Work to complete: Every entry must be output exactly as it was written.

Recorded data:

::::

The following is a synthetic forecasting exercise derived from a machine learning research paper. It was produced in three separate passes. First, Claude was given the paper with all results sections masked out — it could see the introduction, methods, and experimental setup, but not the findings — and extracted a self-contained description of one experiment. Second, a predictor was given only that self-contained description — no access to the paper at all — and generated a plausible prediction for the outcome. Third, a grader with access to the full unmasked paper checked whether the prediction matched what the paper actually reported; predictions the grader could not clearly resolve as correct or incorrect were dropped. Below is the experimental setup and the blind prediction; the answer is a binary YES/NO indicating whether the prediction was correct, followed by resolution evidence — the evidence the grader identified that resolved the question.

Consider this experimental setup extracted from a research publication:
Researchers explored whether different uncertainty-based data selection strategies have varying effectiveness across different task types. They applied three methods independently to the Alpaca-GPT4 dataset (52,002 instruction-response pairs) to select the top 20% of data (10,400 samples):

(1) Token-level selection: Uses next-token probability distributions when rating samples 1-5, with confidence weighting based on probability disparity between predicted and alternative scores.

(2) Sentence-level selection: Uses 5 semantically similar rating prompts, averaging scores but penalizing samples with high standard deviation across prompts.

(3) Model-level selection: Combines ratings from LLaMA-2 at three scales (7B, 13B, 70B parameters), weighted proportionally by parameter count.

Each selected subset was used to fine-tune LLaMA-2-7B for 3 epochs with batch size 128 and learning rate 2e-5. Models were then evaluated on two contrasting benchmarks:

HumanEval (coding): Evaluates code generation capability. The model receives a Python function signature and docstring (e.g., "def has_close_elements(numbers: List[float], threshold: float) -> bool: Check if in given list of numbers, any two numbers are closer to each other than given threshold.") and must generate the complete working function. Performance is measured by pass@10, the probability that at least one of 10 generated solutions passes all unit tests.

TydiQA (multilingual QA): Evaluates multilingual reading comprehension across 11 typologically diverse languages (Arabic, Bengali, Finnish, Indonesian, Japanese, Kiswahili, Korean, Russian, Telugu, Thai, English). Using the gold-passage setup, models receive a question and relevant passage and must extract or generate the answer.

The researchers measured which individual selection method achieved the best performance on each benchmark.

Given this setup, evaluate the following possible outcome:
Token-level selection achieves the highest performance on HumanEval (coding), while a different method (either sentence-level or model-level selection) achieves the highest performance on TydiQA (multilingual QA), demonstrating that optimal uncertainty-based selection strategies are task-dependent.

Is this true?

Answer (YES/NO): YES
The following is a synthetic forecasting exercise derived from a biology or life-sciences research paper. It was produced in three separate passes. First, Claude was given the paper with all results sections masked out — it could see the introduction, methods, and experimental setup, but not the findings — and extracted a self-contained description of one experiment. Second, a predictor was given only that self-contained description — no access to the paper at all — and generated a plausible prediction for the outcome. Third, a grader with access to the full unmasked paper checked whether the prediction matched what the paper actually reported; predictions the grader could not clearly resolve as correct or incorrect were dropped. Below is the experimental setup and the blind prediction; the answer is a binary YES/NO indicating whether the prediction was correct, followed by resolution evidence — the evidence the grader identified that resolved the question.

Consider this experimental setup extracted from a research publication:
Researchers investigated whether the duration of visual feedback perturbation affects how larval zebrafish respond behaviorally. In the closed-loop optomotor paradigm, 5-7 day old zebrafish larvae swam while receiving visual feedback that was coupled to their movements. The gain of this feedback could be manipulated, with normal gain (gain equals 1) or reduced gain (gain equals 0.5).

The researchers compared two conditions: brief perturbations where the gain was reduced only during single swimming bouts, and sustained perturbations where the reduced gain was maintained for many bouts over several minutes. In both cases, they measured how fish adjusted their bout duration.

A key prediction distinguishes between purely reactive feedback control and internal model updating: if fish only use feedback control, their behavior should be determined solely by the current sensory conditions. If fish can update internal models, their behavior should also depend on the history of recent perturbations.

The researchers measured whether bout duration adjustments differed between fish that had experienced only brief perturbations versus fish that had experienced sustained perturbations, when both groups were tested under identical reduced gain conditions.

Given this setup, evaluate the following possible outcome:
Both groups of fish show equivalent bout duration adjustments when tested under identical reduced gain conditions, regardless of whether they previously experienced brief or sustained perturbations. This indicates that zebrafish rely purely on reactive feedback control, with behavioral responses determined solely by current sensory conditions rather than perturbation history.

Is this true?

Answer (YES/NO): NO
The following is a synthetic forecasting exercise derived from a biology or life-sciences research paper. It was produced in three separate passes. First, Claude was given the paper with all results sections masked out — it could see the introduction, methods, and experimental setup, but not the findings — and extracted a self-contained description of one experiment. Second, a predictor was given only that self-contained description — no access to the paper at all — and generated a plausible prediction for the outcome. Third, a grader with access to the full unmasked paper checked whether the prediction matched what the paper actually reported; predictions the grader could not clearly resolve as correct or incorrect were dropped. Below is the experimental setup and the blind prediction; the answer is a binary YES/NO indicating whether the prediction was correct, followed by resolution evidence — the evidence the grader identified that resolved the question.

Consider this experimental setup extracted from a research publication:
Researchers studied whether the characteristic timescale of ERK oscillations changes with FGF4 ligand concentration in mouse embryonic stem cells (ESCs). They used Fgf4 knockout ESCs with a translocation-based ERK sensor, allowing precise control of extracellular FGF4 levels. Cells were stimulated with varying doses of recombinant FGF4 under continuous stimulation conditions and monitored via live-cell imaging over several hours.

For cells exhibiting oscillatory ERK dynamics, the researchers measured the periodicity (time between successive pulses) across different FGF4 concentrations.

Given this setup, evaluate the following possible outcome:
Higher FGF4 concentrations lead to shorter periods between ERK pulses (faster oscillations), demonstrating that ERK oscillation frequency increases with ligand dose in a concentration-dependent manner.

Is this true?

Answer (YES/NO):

::::

Response:
The following is a synthetic forecasting exercise derived from a machine learning research paper. It was produced in three separate passes. First, Claude was given the paper with all results sections masked out — it could see the introduction, methods, and experimental setup, but not the findings — and extracted a self-contained description of one experiment. Second, a predictor was given only that self-contained description — no access to the paper at all — and generated a plausible prediction for the outcome. Third, a grader with access to the full unmasked paper checked whether the prediction matched what the paper actually reported; predictions the grader could not clearly resolve as correct or incorrect were dropped. Below is the experimental setup and the blind prediction; the answer is a binary YES/NO indicating whether the prediction was correct, followed by resolution evidence — the evidence the grader identified that resolved the question.

Consider this experimental setup extracted from a research publication:
Researchers explored whether different uncertainty-based data selection strategies have varying effectiveness across different task types. They applied three methods independently to the Alpaca-GPT4 dataset (52,002 instruction-response pairs) to select the top 20% of data (10,400 samples):

(1) Token-level selection: Uses next-token probability distributions when rating samples 1-5, with confidence weighting based on probability disparity between predicted and alternative scores.

(2) Sentence-level selection: Uses 5 semantically similar rating prompts, averaging scores but penalizing samples with high standard deviation across prompts.

(3) Model-level selection: Combines ratings from LLaMA-2 at three scales (7B, 13B, 70B parameters), weighted proportionally by parameter count.

Each selected subset was used to fine-tune LLaMA-2-7B for 3 epochs with batch size 128 and learning rate 2e-5. Models were then evaluated on two contrasting benchmarks:

HumanEval (coding): Evaluates code generation capability. The model receives a Python function signature and docstring (e.g., "def has_close_elements(numbers: List[float], threshold: float) -> bool: Check if in given list of numbers, any two numbers are closer to each other than given threshold.") and must generate the complete working function. Performance is measured by pass@10, the probability that at least one of 10 generated solutions passes all unit tests.

TydiQA (multilingual QA): Evaluates multilingual reading comprehension across 11 typologically diverse languages (Arabic, Bengali, Finnish, Indonesian, Japanese, Kiswahili, Korean, Russian, Telugu, Thai, English). Using the gold-passage setup, models receive a question and relevant passage and must extract or generate the answer.

The researchers measured which individual selection method achieved the best performance on each benchmark.

Given this setup, evaluate the following possible outcome:
Token-level selection achieves the highest performance on HumanEval (coding), while a different method (either sentence-level or model-level selection) achieves the highest performance on TydiQA (multilingual QA), demonstrating that optimal uncertainty-based selection strategies are task-dependent.

Is this true?

Answer (YES/NO): YES
The following is a synthetic forecasting exercise derived from a biology or life-sciences research paper. It was produced in three separate passes. First, Claude was given the paper with all results sections masked out — it could see the introduction, methods, and experimental setup, but not the findings — and extracted a self-contained description of one experiment. Second, a predictor was given only that self-contained description — no access to the paper at all — and generated a plausible prediction for the outcome. Third, a grader with access to the full unmasked paper checked whether the prediction matched what the paper actually reported; predictions the grader could not clearly resolve as correct or incorrect were dropped. Below is the experimental setup and the blind prediction; the answer is a binary YES/NO indicating whether the prediction was correct, followed by resolution evidence — the evidence the grader identified that resolved the question.

Consider this experimental setup extracted from a research publication:
Researchers investigated whether the duration of visual feedback perturbation affects how larval zebrafish respond behaviorally. In the closed-loop optomotor paradigm, 5-7 day old zebrafish larvae swam while receiving visual feedback that was coupled to their movements. The gain of this feedback could be manipulated, with normal gain (gain equals 1) or reduced gain (gain equals 0.5).

The researchers compared two conditions: brief perturbations where the gain was reduced only during single swimming bouts, and sustained perturbations where the reduced gain was maintained for many bouts over several minutes. In both cases, they measured how fish adjusted their bout duration.

A key prediction distinguishes between purely reactive feedback control and internal model updating: if fish only use feedback control, their behavior should be determined solely by the current sensory conditions. If fish can update internal models, their behavior should also depend on the history of recent perturbations.

The researchers measured whether bout duration adjustments differed between fish that had experienced only brief perturbations versus fish that had experienced sustained perturbations, when both groups were tested under identical reduced gain conditions.

Given this setup, evaluate the following possible outcome:
Both groups of fish show equivalent bout duration adjustments when tested under identical reduced gain conditions, regardless of whether they previously experienced brief or sustained perturbations. This indicates that zebrafish rely purely on reactive feedback control, with behavioral responses determined solely by current sensory conditions rather than perturbation history.

Is this true?

Answer (YES/NO): NO
The following is a synthetic forecasting exercise derived from a biology or life-sciences research paper. It was produced in three separate passes. First, Claude was given the paper with all results sections masked out — it could see the introduction, methods, and experimental setup, but not the findings — and extracted a self-contained description of one experiment. Second, a predictor was given only that self-contained description — no access to the paper at all — and generated a plausible prediction for the outcome. Third, a grader with access to the full unmasked paper checked whether the prediction matched what the paper actually reported; predictions the grader could not clearly resolve as correct or incorrect were dropped. Below is the experimental setup and the blind prediction; the answer is a binary YES/NO indicating whether the prediction was correct, followed by resolution evidence — the evidence the grader identified that resolved the question.

Consider this experimental setup extracted from a research publication:
Researchers studied whether the characteristic timescale of ERK oscillations changes with FGF4 ligand concentration in mouse embryonic stem cells (ESCs). They used Fgf4 knockout ESCs with a translocation-based ERK sensor, allowing precise control of extracellular FGF4 levels. Cells were stimulated with varying doses of recombinant FGF4 under continuous stimulation conditions and monitored via live-cell imaging over several hours.

For cells exhibiting oscillatory ERK dynamics, the researchers measured the periodicity (time between successive pulses) across different FGF4 concentrations.

Given this setup, evaluate the following possible outcome:
Higher FGF4 concentrations lead to shorter periods between ERK pulses (faster oscillations), demonstrating that ERK oscillation frequency increases with ligand dose in a concentration-dependent manner.

Is this true?

Answer (YES/NO):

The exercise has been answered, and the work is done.